Ничего себе вопросы задали. Это же нужно целую диссертацию писать по этому вопросу. Ладно, попробую чего-нибудь рассказать. Только я что-то никак не пойму, как они живут в добром здравии, если в наше время их проклинают или превозносят миллионы людей. От одной отрицательной энергии можно враз инфаркт получить, а от положительной энергии - инсульт. А с такими диагнозами люди долго не живут. А тут на дворе две тысячи десятый год от рождества Христова, а они сидят себе голубчики, вино-водку пить собираются, сервелатом закусывать и огурчиками болгарскими похрустывать. Может, все это галлюцинации. Я сейчас проснусь, и весь этот квартет распадется. Я взял Ленина за руку и сильно ущипнул.

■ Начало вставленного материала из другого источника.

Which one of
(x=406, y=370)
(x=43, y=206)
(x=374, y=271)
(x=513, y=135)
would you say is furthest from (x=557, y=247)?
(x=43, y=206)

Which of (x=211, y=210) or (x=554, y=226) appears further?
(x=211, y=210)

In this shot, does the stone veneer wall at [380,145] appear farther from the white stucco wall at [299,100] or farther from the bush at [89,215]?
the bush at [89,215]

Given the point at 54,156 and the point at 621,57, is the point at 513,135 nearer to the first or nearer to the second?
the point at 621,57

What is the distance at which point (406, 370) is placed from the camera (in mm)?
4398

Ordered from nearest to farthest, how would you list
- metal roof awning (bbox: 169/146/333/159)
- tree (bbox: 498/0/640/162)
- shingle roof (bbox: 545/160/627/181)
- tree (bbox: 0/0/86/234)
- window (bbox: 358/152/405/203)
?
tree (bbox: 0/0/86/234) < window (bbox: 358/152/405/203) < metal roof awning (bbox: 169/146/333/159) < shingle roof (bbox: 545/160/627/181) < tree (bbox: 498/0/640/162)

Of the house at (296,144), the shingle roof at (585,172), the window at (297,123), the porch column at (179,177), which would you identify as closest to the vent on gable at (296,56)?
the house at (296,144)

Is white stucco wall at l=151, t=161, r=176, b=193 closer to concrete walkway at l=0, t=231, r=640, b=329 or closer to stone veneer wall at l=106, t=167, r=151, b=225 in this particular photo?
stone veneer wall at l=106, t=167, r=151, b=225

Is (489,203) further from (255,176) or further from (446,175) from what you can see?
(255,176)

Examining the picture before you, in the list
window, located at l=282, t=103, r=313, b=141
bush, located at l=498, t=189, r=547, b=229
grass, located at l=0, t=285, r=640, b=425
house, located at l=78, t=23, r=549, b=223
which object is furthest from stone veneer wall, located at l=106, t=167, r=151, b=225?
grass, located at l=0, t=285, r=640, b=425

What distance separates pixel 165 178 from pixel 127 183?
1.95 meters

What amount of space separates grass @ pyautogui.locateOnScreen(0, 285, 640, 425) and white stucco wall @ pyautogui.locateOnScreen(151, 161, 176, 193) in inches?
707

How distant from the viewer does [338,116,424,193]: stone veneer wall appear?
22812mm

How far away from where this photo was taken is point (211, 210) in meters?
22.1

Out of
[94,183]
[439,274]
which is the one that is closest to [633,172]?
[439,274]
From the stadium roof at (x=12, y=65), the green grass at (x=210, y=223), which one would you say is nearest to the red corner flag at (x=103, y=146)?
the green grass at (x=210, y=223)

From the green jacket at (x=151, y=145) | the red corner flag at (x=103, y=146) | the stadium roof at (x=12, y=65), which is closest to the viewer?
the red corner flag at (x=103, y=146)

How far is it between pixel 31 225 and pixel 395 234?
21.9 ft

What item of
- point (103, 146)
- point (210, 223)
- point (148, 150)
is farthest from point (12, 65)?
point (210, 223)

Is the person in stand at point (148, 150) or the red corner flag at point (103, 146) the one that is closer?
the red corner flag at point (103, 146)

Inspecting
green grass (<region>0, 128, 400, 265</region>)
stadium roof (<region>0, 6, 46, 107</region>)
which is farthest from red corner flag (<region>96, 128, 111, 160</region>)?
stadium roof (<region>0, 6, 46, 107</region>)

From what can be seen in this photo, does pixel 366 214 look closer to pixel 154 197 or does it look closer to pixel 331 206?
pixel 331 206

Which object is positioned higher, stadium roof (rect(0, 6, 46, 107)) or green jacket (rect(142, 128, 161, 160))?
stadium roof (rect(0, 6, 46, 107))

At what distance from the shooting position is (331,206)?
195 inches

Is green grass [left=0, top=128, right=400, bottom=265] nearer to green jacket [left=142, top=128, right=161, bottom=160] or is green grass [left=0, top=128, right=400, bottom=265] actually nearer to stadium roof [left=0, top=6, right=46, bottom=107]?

– А-а-а, - закричал Владимир Ильич, - вы чего это, батенька, щипаетесь? Смотрите, обязательно синяк будет, - сказал он, показывая всем ладонь руки.
– Давай, Володенька, я тебе на руку подую, - сказала Крупская, взяла его за руку и стала дуть на место, куда я ущипнул.
– Наденька, ты у меня просто передвижной госпиталь, - засмеялся Ленин, явно довольный тем, что о нем так заботятся, а о других нет.
– Так мы вас слушаем, товарищ Алексей, - сказал он мне, откинулся на спинку, заложив большие пальцы рук за жилетные проймы для рук и выражая повышенное внимание к тому, что я скажу.
– А давайте-ка мы пропустим по рюмочке "Столичной" оттуда?
– предложил Троцкий.
– Лев Давидович хорошо предложил, - сказал Сталин, - я сам водку буду пить и вам, Владимир Ильич, тоже рекомендую, сердечную мышцу расслабляет...
– Так вот, пусть прямо сразу и рассказывает, - запальчиво сказал Ленин, - может, это мне и надо, чтобы моя сердечная мышца не выдержала. Сколько же можно так жить среди этих скрюченных людей? Это же не жизнь, это ад какой-то.
– Так уж лучше такая жизнь, Володенька, чем никакая, - сказала Крупская.